The most common risks of Canaloplasty are:
Bleeding in the Eye
Almost 30% of people who have Canaloplasty have some bleeding in the front of the eye. This bleeding (called a hyphema or microhyphema) resolves with time and rarely causes any permanent reduction in vision. It is a good prognosis for surgery because it is a sign that contact has been established with the blood circulation system.
Intraocular Pressure “Spikes”
About 5% of patients will record a post-surgery IOP that is higher than it was before surgery. This is almost always transient and of no consequence.
The Formation of a Bleb
Approximately 6% of patients will experience the formation of a bleb (blister) on the surface of the eye in the area of the incision. It is important to note that with trabeculectomy, the formation of a (stable) bleb is necessary for success and is a necessary side effect of the surgery. With Canaloplasty, it is not a desired outcome but it rarely limits the effectiveness of the surgery.

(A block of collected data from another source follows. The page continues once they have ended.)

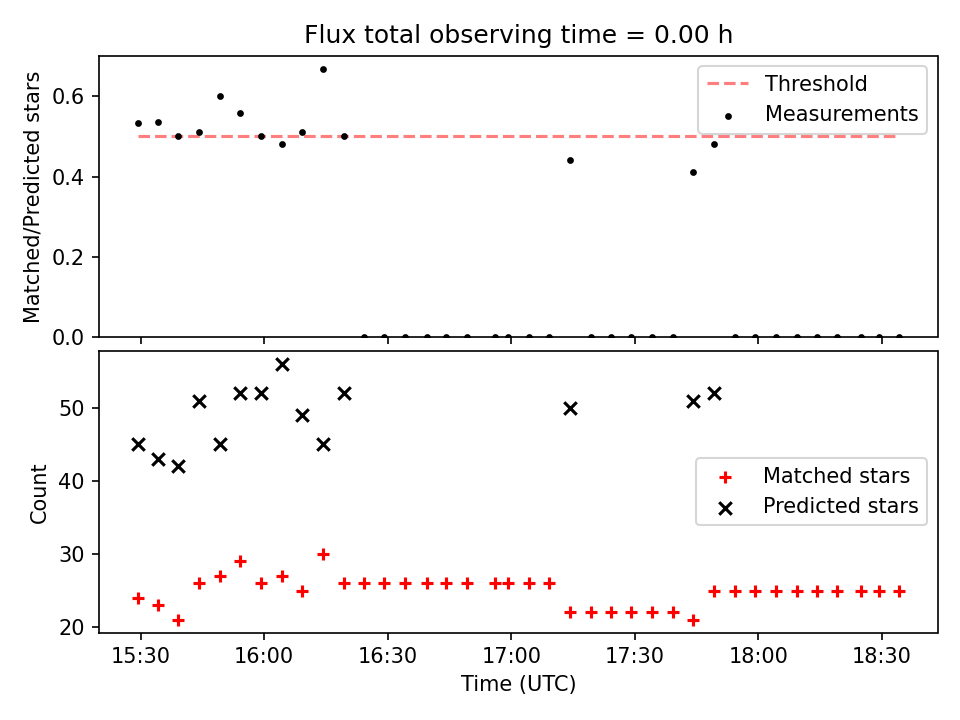 Flux total observing time = 0.00 h

Matched/Predicted stars

0.6
0.4
0.2
0.0

Threshold
Measurements

Count

50
40
30
20

Matched stars
Predicted stars

15:30
16:00
16:30
17:00
17:30
18:00
18:30

Time (UTC)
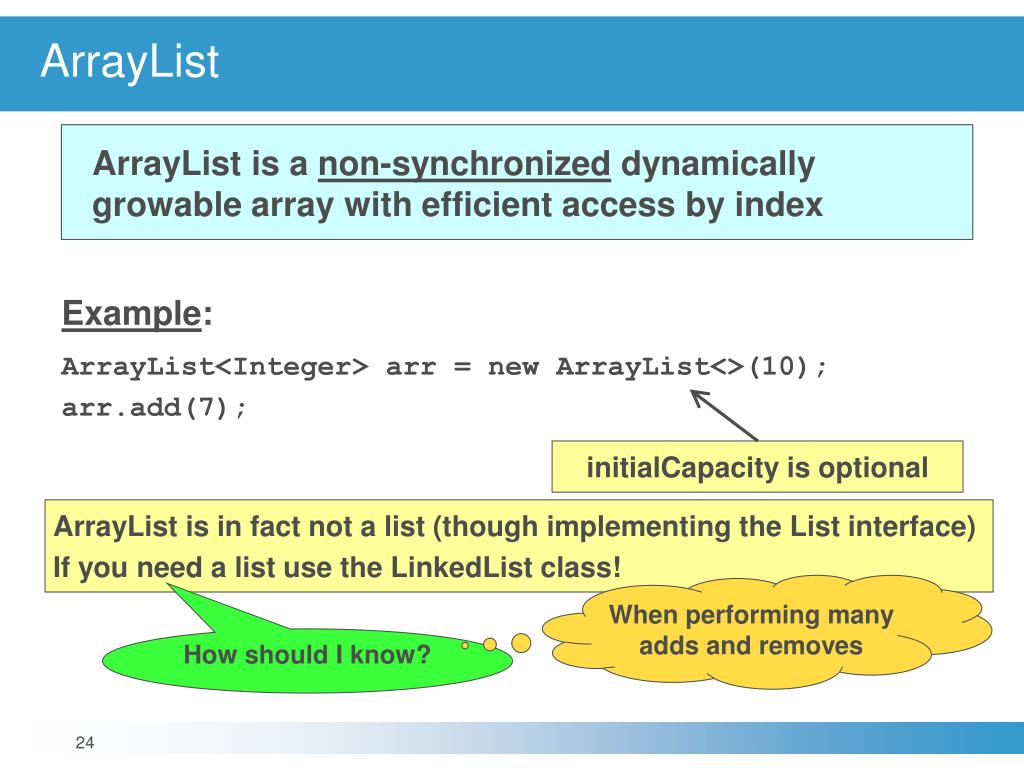 ArrayList

ArrayList is a non-synchronized dynamically growable array with efficient access by index

Example:

ArrayList<Integer> arr = new ArrayList<>(10);
arr.add(7);

initialCapacity is optional

ArrayList is in fact not a list (though implementing the List interface)
If you need a list use the LinkedList class!

How should I know?

When performing many adds and removes

24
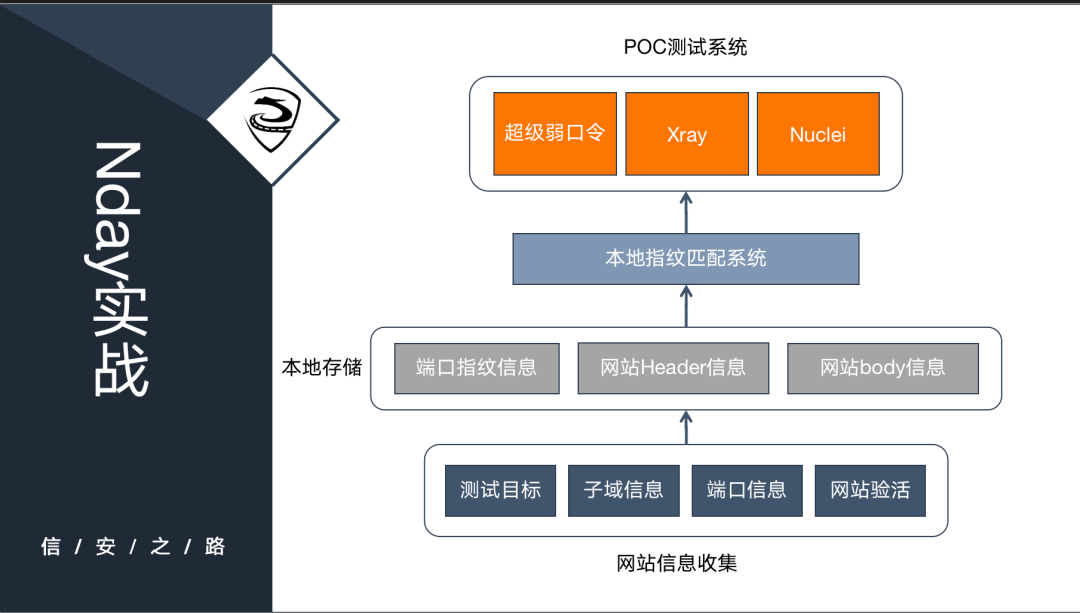 Nday实战

信 / 安 / 之 / 路

POC测试系统

超级弱口令

Xray

Nuclei

本地指纹匹配系统

本地存储

端口指纹信息

网站Header信息

网站body信息

测试目标

子域信息

端口信息

网站验活

网站信息收集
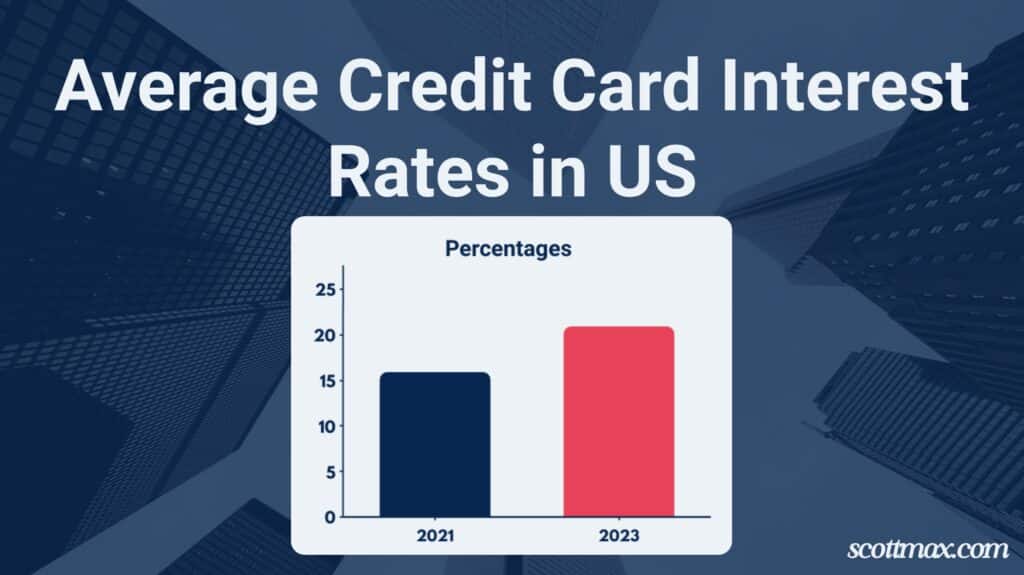 Average Credit Card Interest Rates in US

Percentages

25
20
15
10
5
0

2021
2023

scottmax.com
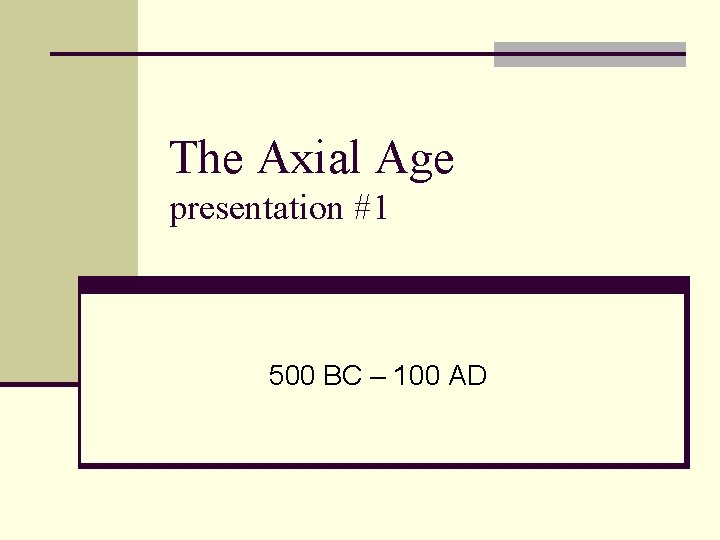 The Axial Age
presentation #1

500 BC – 100 AD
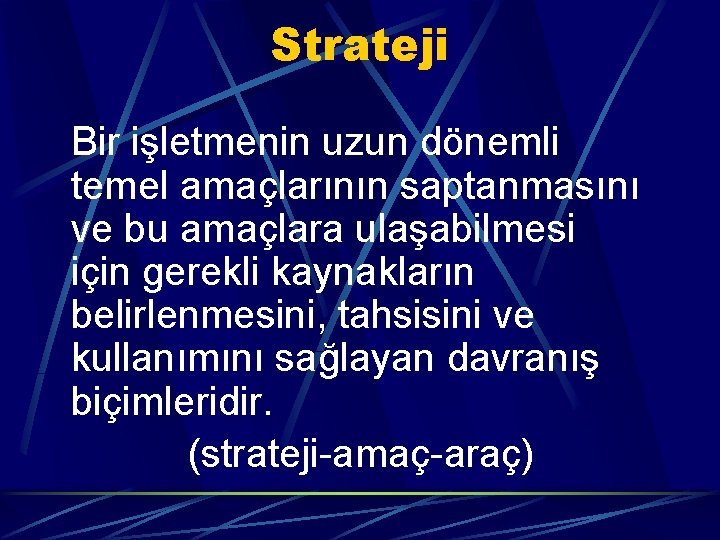 Strateji

Bir işletmenin uzun dönemli temel amaçlarının saptanmasını ve bu amaçlara ulaşabilmesi için gerekli kaynakların belirlenmesini, tahsisini ve kullanımını sağlayan davranış biçimleridir.

(strateji-amaç-araç)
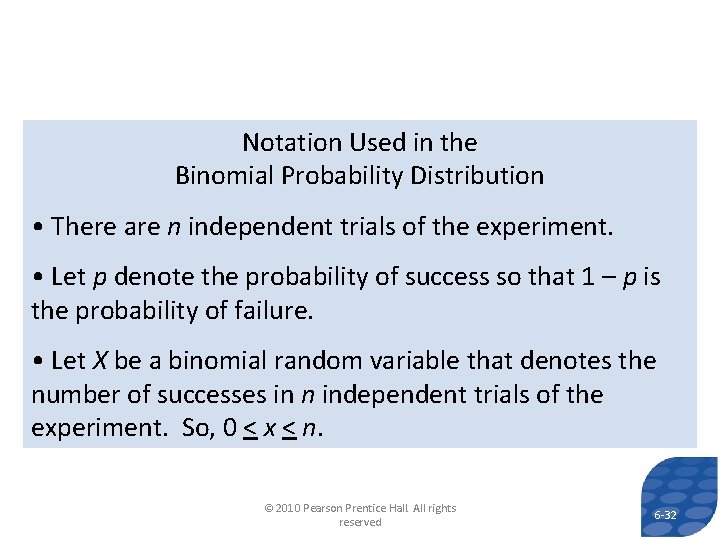 Notation Used in the
Binomial Probability Distribution

• There are $n$ independent trials of the experiment.

• Let $p$ denote the probability of success so that $1 - p$ is the probability of failure.

• Let $X$ be a binomial random variable that denotes the number of successes in $n$ independent trials of the experiment. So, $0 \leq x \leq n$.

© 2010 Pearson Prentice Hall All rights reserved

6-32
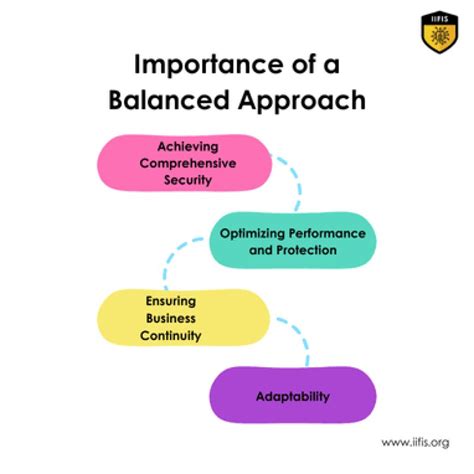 IIFIS

Importance of a Balanced Approach

Achieving Comprehensive Security

Optimizing Performance and Protection

Ensuring Business Continuity

Adaptability

www.iifis.org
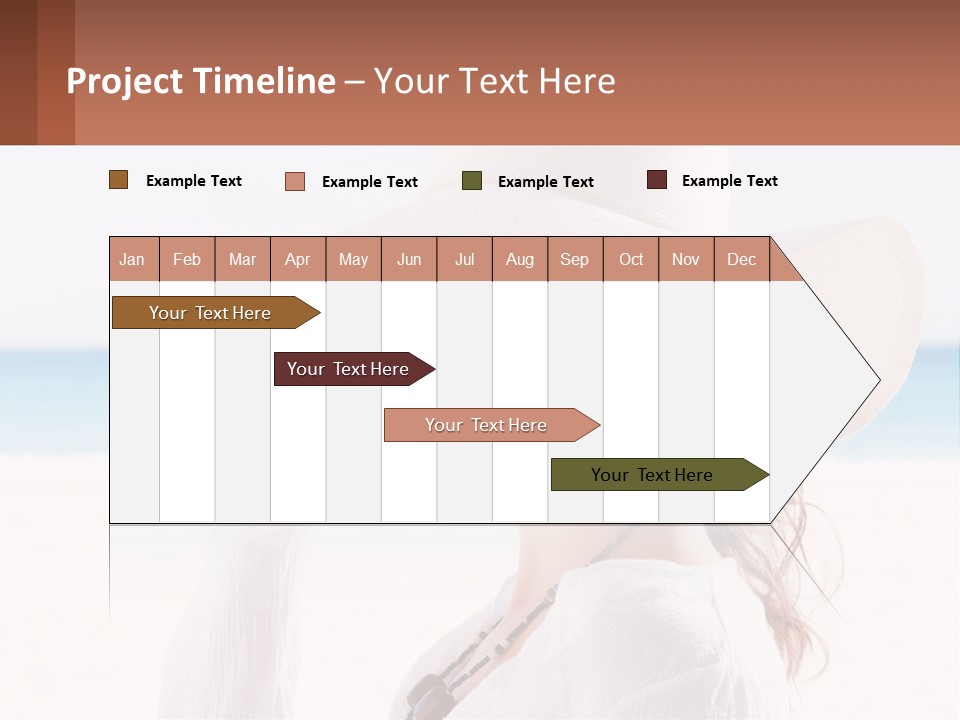 Project Timeline – Your Text Here

Example Text
Example Text
Example Text
Example Text

| Jan | Feb | Mar | Apr | May | Jun | Jul | Aug | Sep | Oct | Nov | Dec |
|---|---|---|---|---|---|---|---|---|---|---|---|

Your Text Here
Your Text Here
Your Text Here
Your Text Here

Descemet’s Membrane Separation
In approximately 3% of patients the viscoelastic can dissect beneath Descemet’s Membrane (the thin film on the back of the cornea) and corneal stroma. In the majority of cases this condition will resolve on its own. If it does not improve spontaneously, your surgeon may inject a gas bubble into your eye to press this membrane back against the cornea.
Hypotony (IOP too low)
In some cases, IOP may drop too low – below 5mmHg – following the procedure. This condition is rare with Canaloplasty and only one person in two hundred (0.5%) would be expected to have prolonged hypotony. However at least one out of every ten patients (10%) is likely to experience hypotony following trabeculectomy.
It is necessary to first undergo an ophthalmic examination in order to determine your eligibility for Canaloplasty.
Canaloplasty is indicated for the reduction of elevated IOP in open-angle glaucoma (OAG) patients, including pigmentary glaucoma (PG), pseudoexfoliation glaucoma (PXF), normal tension glaucoma (NTG) and juvenile glaucoma. While it can be performed across the entire glaucoma treatment spectrum, it is particularly well suited to patients who have difficulty administering eye drops, or for whom medications or laser treatment are no longer effective. It is also a good option for patients who are reluctant to undergo the more invasive trabeculectomy surgery, which is often reserved for the end-stage of the disease. Trabeculectomy can severely limit your ability to participate in certain sports. No such limitation exists with Canaloplasty. Once healed, patients who have had Canaloplasty are able to return to their previous active lifestyles without restriction or limitation.